Not all computer cases are equally well designed. That, I’m sure, you know. The thing you may not know, is just how badly designed certain cases are. Not only are they hard to service, they can be detrimental to your hardware! I recently had to change the hard drive from my backup box and ended up changing the whole kit altogether because the old machine did not recognize the new 500GB hard drive. So I reused my old Compaq Presario 6400nx computer, which does recognize the 500GB hard drive, but makes it run very hot. I mean, very hot.
The new drive, although almost idling except for the nightly backup scripts and whatnots, got to 50°C. Even if 50°C is within the manufacturer’s expected operating parameters (10 to 55°C, or similar), that’s about 20°C more than my main workstation’s hard drive that runs around 30–35°C. That got me worried because it is well known that high drive temperature shortens its life considerably. So I decided to solve the problem using tie-wraps—no, not à la McGyver.
Opened, the casing looks like this:
So it looks pretty much like an ordinary casing with slots for externally accessible drives (floppy and CD/DVD), the motherboard and lots of cables. The guys probably thought that the airflow, which is meant to bring cool air into the computer and take the heat away through the rear fans (the casing’s and the power supply’s) would be a nice airflow like this one,
with a strong stream covering hard drives, RAM (that you can’t see on the picture, it’s somewhere under the IDE cables), and CPU. Maybe even a cute small eddy on the side to ventilate that corner. Well, with all the cabling and the ill-designed face-plate, the airflow is pretty much like this:
Which leaves the drive bay (shown in bright red in the next picture) and the drives it contains out of the airflow and free to heat up as much as they want. As I said, the drive got up to 50°C while the room temperature is about 20°C, which, after discussing with friends, is apparently not that surprising, even not worrying. Nevertheless, I find this dangerously hot, especially that my other hard drive (same brand, but different capacity) runs at 30°C in the same conditions—although obviously in a better case.

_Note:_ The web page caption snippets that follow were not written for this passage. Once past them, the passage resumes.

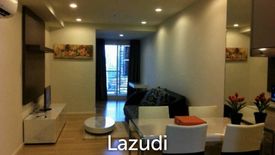 1 Bedroom Condo for rent in 15 Sukhumvit Residences, Khlong Toei Nuea, Bangkok near BTS Nana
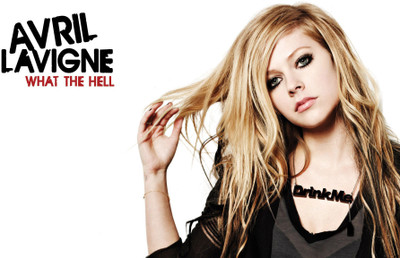 

Music Avril Lavigne Singers Canada Sirusho HD Wallpaper Background Fine Art Print(12 inch X 18 inch, Rolled)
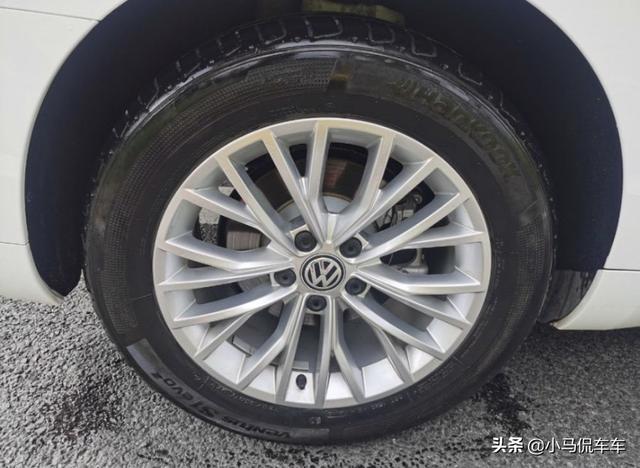裸车20.92万入手大众CC魅颜版，表面价格低但套路挺多，买贵了吗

So I dug a 80mm fan from my “left-over” drawer (the one we all have, the one with a 1996 logitech mouse, a 5¼″ drive, 42 USB cables for devices we don’t even own anymore, and the like), two black tie-wraps, and frankensteined the fan on the underside of the hard drive bay, resulting in the new airflow (I suppose):
The new airflow mustn’t be all that bad. The CPU remains at a constant 40-ish°C, which it always have been, and the hard drive now runs at 30–35°C, just like the other one. Of course the extra fan adds a little noise but that’s not bad, all things considered.
You should also take time to assess the thermal health of your machine(s). On Linux, ACPI and board-specific sensor support will help you look at the temperature of the chip-set, motherboard and CPU; tools like the smartmontools package will tell you how hot your drives are. If your OS cannot report those or your missing drivers, very often the BIOS has a hardware monitor screen (or similar) that reports voltages and temperatures.

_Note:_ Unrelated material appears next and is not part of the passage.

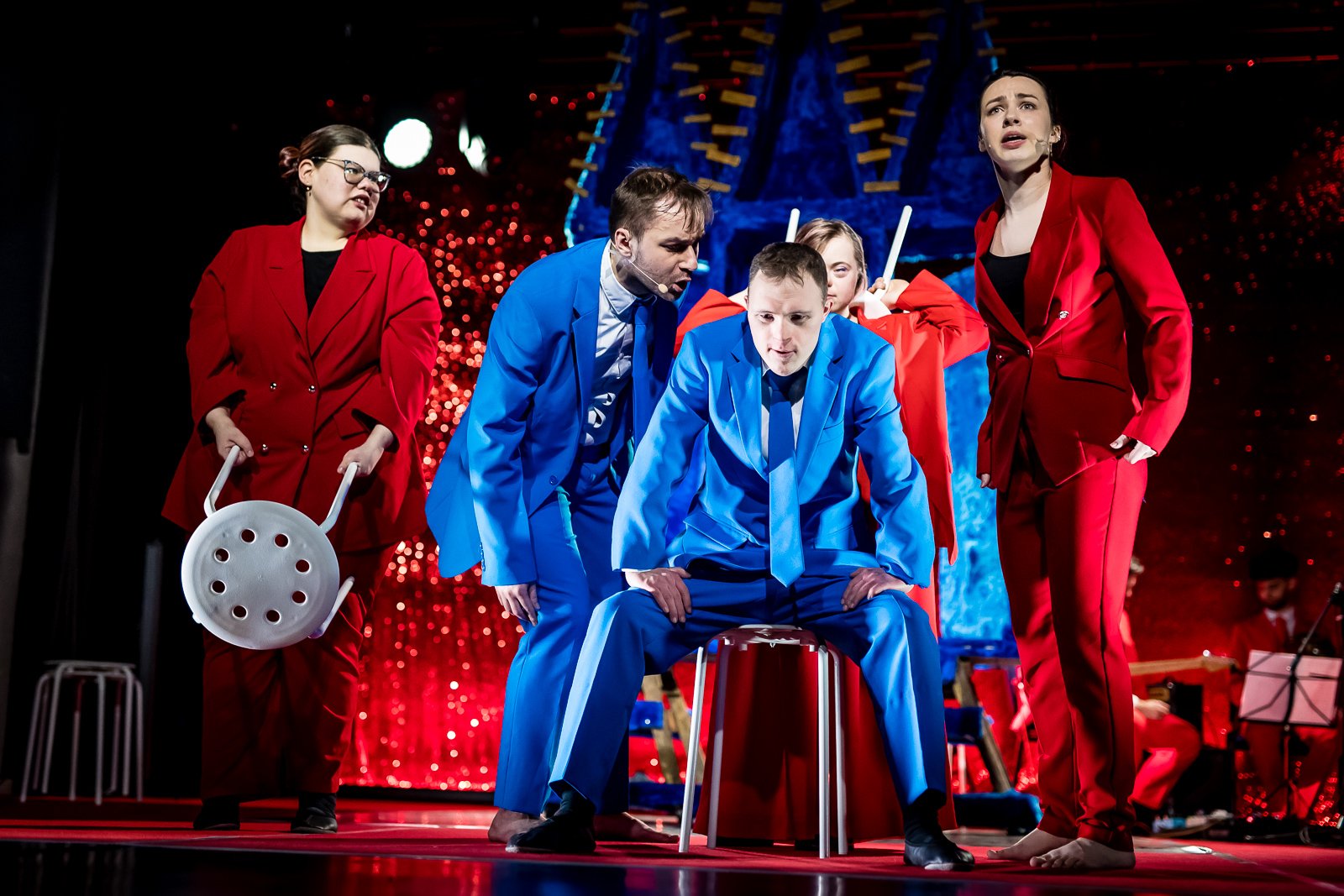 wielki-sukces-teatru-odnalezionego-114276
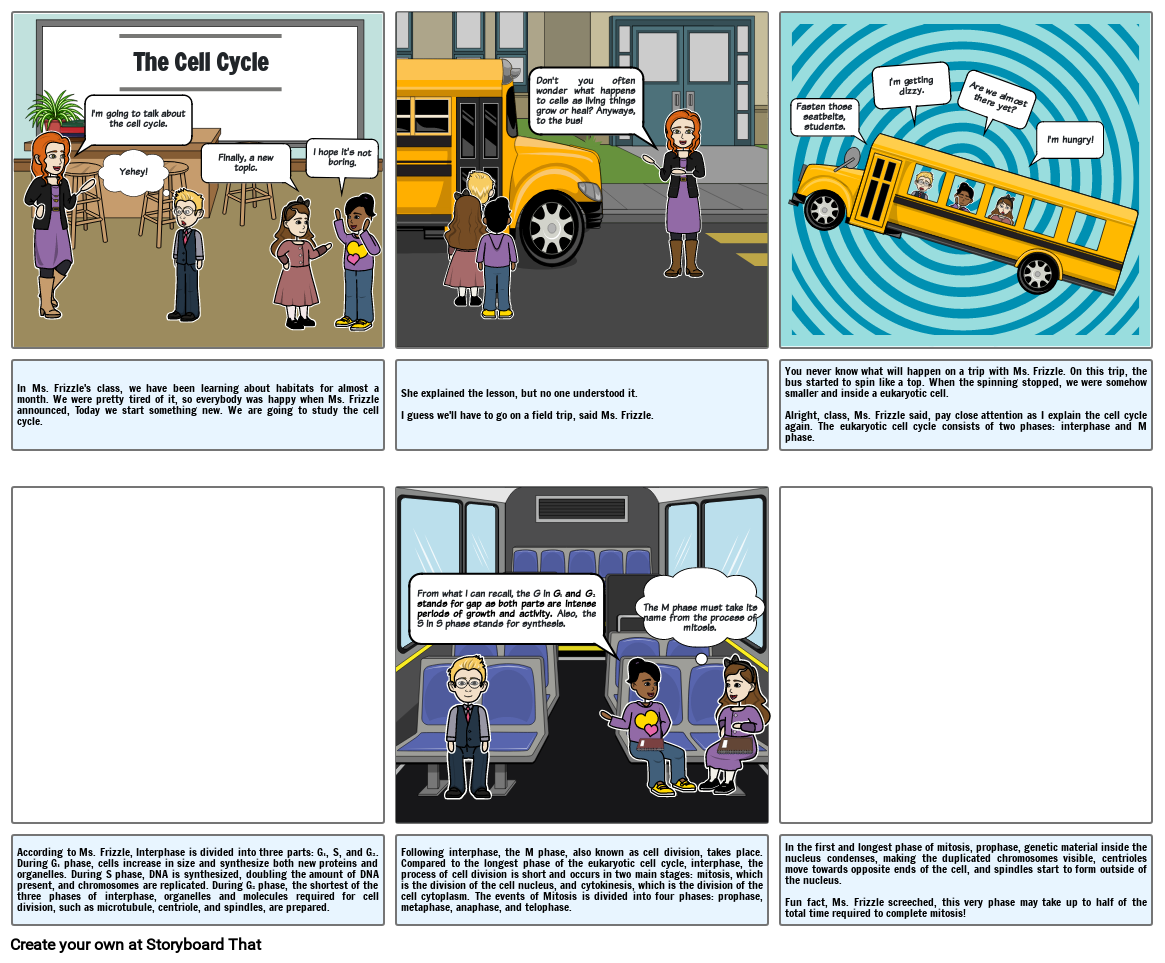 Asdfg storyboard by josephine78024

If you are in doubt regarding the actual temperatures of the components (some report ludicrous temperature as their sensors are very roughly calibrated) get an IR touchless thermometer (they’re not that expensive anymore) and point it at various components to validate the temperatures reported by the OS. Most of my hardware seems to report correct temperatures, except for my GPU on the video card (it reports 60+°C when the heat sink just above the chip is barely 40°C).
If you have a less than cromulent casing, like the one on the Compaq computer I have, make sure that none of your computer’s components runs excessively hot. Make sure that the fans are clear from dust and other debris, that will also help quite a lot (to remove dust, I blow the casing, at a safe distance, with ~50 PSI air blown with a general purpose garage-style air nozzle once in a while… gets the job done!).
A happy computer is a cool computer.
The Wikibook Minimizing Hard Disk Drive Failure and Data Loss contains, amongst other things, a link to a paper by guys from Google that document drive failure rate in relation to drive temperature, and they show that the sweet spot is somewhere around 35-45°C.